Programma a forte valenza mitteleuropea quello presentato la scorsa sera al Teatro Nuovo Giovanni da Udine dalla Royal Stokholm Philarmonic Orchestra, una delle più antiche orchestre svedesi, diretta dal finlandese Sakari Oramo. La scelta di rappresentare due autori come Bela Bartòk e Gustav Mahler è infatti fortemente caratterizzante in tal senso.

L’apertura della serata è però affidata alle note di Jubilate di Benjamin Staern, un compositore svedese che con questo pezzo, scritto su commissione dell’orchestra di Göteborg nel 2009, descrive l’atmosfera trionfale di una kermesse sportiva disturbata da azioni di hooligans che alla fine vengono però messi a tacere. Brano descrittivo, ma di impegnativa scrittura orchestrale che dà agio alla Stokholm di mostrare la propria bravura orchestrale, Jubilate rivela un forte legame con le atmosfere barbare e primitive dello Stravinsky della Sacre du printemps. L’orchestra, ottimamente diretta da Oramo, affronta questa impegnativa partitura con notevole grinta, un suono sempre attinente alle situazioni descritte dalla partitura, grande precisione ed esteso registro dinamico. Sono solo pochi minuti di esecuzione, ma bastano al pubblico per capire di che pasta è fatto questo ensemble.

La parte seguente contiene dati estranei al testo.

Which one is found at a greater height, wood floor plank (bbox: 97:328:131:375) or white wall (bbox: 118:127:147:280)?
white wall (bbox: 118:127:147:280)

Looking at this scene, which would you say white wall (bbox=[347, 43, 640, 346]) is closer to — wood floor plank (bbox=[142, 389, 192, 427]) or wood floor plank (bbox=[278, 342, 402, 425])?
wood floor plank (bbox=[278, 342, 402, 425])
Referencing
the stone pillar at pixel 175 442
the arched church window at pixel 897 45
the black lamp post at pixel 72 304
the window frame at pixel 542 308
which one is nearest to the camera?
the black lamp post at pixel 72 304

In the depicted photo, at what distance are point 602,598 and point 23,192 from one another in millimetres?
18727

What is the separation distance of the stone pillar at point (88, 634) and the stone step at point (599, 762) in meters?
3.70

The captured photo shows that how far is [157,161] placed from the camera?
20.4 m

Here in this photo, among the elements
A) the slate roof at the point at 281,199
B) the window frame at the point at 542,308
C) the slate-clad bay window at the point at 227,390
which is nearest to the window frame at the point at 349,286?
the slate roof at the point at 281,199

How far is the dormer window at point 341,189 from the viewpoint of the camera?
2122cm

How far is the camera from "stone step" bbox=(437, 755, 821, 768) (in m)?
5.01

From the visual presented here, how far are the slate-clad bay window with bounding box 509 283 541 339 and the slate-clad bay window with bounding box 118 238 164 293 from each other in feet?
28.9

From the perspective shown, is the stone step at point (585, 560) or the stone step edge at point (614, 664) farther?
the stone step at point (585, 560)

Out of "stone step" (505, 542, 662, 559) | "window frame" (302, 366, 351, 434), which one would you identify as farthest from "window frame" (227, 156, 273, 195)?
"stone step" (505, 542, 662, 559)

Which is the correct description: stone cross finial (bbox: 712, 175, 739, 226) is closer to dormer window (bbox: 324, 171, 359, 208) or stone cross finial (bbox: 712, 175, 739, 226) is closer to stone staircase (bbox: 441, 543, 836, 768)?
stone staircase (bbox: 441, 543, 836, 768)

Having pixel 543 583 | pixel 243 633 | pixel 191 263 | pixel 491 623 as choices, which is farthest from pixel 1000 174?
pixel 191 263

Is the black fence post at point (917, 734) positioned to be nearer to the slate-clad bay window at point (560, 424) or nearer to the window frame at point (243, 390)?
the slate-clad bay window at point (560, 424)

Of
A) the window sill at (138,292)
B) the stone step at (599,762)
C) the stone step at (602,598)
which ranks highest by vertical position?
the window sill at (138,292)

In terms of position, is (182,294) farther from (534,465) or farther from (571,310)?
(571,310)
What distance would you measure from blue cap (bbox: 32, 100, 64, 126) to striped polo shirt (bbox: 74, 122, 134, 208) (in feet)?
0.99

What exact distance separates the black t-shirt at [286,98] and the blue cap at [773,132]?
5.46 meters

È poi la volta della star della serata, la giovane violinista norvegese Vilde Frang che con il suo Jean Baptiste Vuillaume del 1864, propone l’ascolto del Concerto n.1 per violino e orchestra dell’ungherese Bèla Bartòk. Concerto dedicato nel 1908 alla violinista Stefi Geyer, che custodì la partitura fino alla sua morte, è insolitamente articolato in soli due tempi. L’Andante sostenuto con il quale inizia si apre con il “tema di Stefi”, una delicata melodia affidata al solista, contrappuntato poi dagli archi con i quali intesse un commovente dialogo, illuminato dal suono, non gigantesco ma decisamente jolie, della Frang che mostra qui una grande delicatezza che ben si adatta all’andamento quieto di questa pagina. Delicatezza che lascia spazio al grande vigore dell’Allegro giocoso seguente, con parti più virtuosistiche e un’orchestra maggiormente coinvolta nel dialogo con la solista, assolutamente perfetta nelle sue evoluzioni e mirabile nelle parti più liriche. Il successo della giovane Vilde Frang è strepitoso, con interminabili applausi che la convincono a concedere un bis.

La seconda parte della serata vede l’esecuzione della Sinfonia n.1 in re maggiore “Il Titano” di Gustav Mahler che completa, in un certo senso, quella tendenza al descrittivismo già delineatasi con il brano di apertura. Descrittivismo però filtrato dalla memoria, quel particolare terreno dove la mente umana riassume, mescola e a volte travisa, le esperienze vissute direttamente o anche indirettamente creando quello che può divenire un flusso di coscienza. Ecco allora le citazioni di melodie popolari, il celebre Fra Martino che apre il Feierlich und gemessen, ohne zu schleppen, il terzo tempo della sinfonia, o le reminiscenze di melodie popolari nel Kräfig, bewegt,doch nicht zu schnell; Trio, recht gemächlich, il secondo tempo o ancora i suoni della natura del primo tempo. Terreno privilegiato di un’orchestra come la Stokholm che, per merito della qualità dei suoi professori, sa addentrarsi in questo lussureggiante terreno di evocazioni musicali come pochi altri e grazie anche al gesto preciso ed evocativo di Sakari Oramo, che appare qui sempre più come punto di snodo e sprone indispensabile di tutto il complesso orchestrale. Egli scandisce, suggerisce, sollecita, accelera, rallenta, ingigantisce, rimpicciolisce e l’orchestra lo segue con la bravura, come diceva Mahler, dell’orchestra di solisti. Il loro è un Mahler di grandissima qualità che, alla fine, viene premiato da un pubblico entusiasta con prolungatissimi applausi, ripagati da un bis in cui viene eseguito il brillante La danza della pastora di Hugo Alven.